Spatial question records:

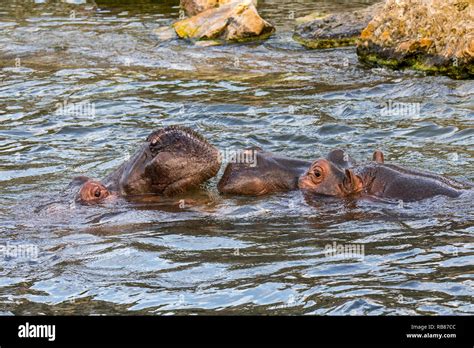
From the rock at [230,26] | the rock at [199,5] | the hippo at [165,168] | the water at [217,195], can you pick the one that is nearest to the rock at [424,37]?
the water at [217,195]

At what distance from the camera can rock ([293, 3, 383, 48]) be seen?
667 inches

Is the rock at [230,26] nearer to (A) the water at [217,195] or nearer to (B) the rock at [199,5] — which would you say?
(A) the water at [217,195]

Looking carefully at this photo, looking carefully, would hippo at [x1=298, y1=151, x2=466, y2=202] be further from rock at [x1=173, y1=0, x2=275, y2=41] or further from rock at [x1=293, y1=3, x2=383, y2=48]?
rock at [x1=173, y1=0, x2=275, y2=41]

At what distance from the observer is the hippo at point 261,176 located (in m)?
8.08

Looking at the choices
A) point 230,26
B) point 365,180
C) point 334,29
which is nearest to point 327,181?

OBJECTIVE: Reproduce every one of the records above word for word, leaving out the pictures.

RESULT OF THE EXERCISE:
From the rock at [230,26] | the rock at [199,5] | the hippo at [165,168] | the water at [217,195], can you pick the one that is nearest to the rock at [424,37]?
the water at [217,195]

At what distance from the camera can rock ([293, 3, 383, 48]) be seen?
667 inches

Is the rock at [230,26] nearer to (A) the water at [217,195] or nearer to (B) the rock at [199,5] — which would you say?
(A) the water at [217,195]

Looking carefully at this photo, looking carefully, would hippo at [x1=298, y1=151, x2=466, y2=202] be further from rock at [x1=173, y1=0, x2=275, y2=41] or further from rock at [x1=293, y1=3, x2=383, y2=48]?
rock at [x1=173, y1=0, x2=275, y2=41]

At what distance from the observer is the hippo at point 261,176 located (in m)?
8.08

Looking at the choices
A) point 230,26
B) point 365,180
C) point 334,29
which is nearest to point 327,181?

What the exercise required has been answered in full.